Tostadas Comquesta
5.10c YDS 6b French 20 Ewbanks VII UIAA 20 ZA E2 5b British PG13
Avg: 2.6 from 9 votes
Type: | Trad, 500 ft (152 m), 5 pitches, Grade II |
FA: | Paul Horak, Mike Head and David Baltz, 7/5/1979 |
Page Views: | 3,139 total · 16/month |
Shared By: | George Perkins on Jun 29, 2008 |
Admins: | Mike Howard, Jason Halladay, Mike Hoskins, Anna Brown |
Raptor awareness is especially important during nesting season from mid-February to late May but needs to be considered through the end of August. Please report disturbed and/or nesting raptors to the Carson National Forest the appropriate district office (see below) and share relevant information here on MP. Human-raptor encounters can have negative impacts for the birds and climbers in the area. The Cason NF wants to maintain climbing access while protecting raptor reproduction and relies on climbers to recreate responsibly and share information in order to avoid the need for formal raptor closures.
Questa Ranger District
(575) 586-0520
Camino Real (Comales Canyon) Ranger District
(575) 587-2255
Tres Piedras Ranger District
(575) 758-8678
El Rito Ranger District
(575) 581-4554
Description
Another good climb at Questa. Tostadas Comquesta is a good choice if you've done Question of Balance or are looking for a 5.10. Warmer in the morning and more sheltered from the wind than the climbs to its left.
Pitch 1: Follow easy cracks right of the big right-leaning right facing corner on the east end of the main face. (5.6) Topos show to belay in the corner below the first stepped roof. With todays' ropes and racks, most will want to combine this and the 2nd pitch. (I've listed the pitch separately to be consistent with the guidebooks).
Pitch 2: This pitch follows clean slabs to the right of the main dihedral. Climb up to the roof, undercling and traverse right, step up to a bolt. Climb up to the bigger 2nd roof, undercling and traverse right and head up to a 2-bolt chain anchor below a steeper slab. The traversing might be a little scary for those who aren't used to slabs (5.9+). If this scared you, it may be useful to know that you can rap from this belay to the ground with 1 rope, because P3 is harder and more heady.

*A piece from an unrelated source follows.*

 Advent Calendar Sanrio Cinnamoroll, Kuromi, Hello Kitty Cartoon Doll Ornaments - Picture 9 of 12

Pitch 3: Climb clean slab straight up (potential to fall onto belay), passing 2 bolts to a diagonaling seam (crux, 5.10 PG13). It's a little spacey between the bolts but not bad by TP/Questa standards. Follow this seam up and right and over a bulge until it opens to a hand crack, which has a tricky short 5.10- section with another bolt. Belay at a stance with some webbing and rap rings. Perhaps can be combined with the next pitch (as shown in topo), but I haven't tried that. A variation of these last two pitches stays in the right-leaning crack and bypasses the previous belay station: this variation looks bushy.
Pitch 4: Continue up the right angling crack and face climb left to a ledge in an alcove below the obvious roof. Gear may be tricky to arrange for the belay, but slinging the horn should be solid. Short pitch (5.8).

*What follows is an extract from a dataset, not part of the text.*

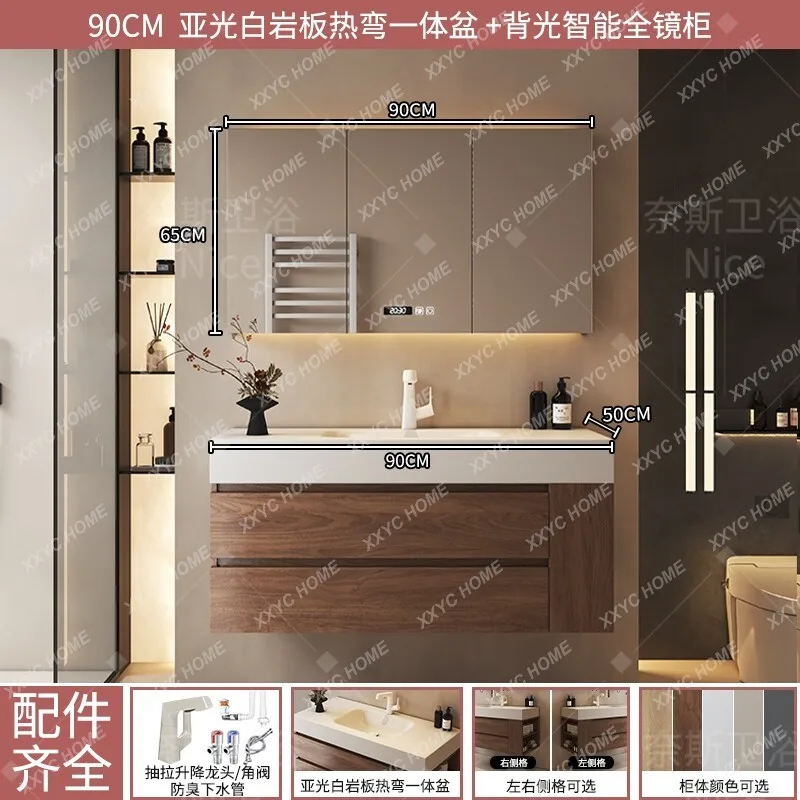 XXLWall Toilet Bathroom Cabinet Over Mirror Makeup Organizer Perfume Shelves Cupboard Drawers Paper Archivadores Salon Furniture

Pitch 5: Traverse right, then climb up, bypassing the big roof. When the cracks appear to end in an overhanging slot, step left on a ledge about 15' below this slot, pull through on steep chickenheads and plates (5.8, PG13). Belay soon up ahead at a stance when you find a crack.
Pitch 6: Fun, easy 5th class on big knobs to ledges with trees near the top. Unrope and scramble (3rd Cl.) to the top.
Walk off the east side. If you're thinking of downclimbing, keep walking uphill and north to get to the faint trail.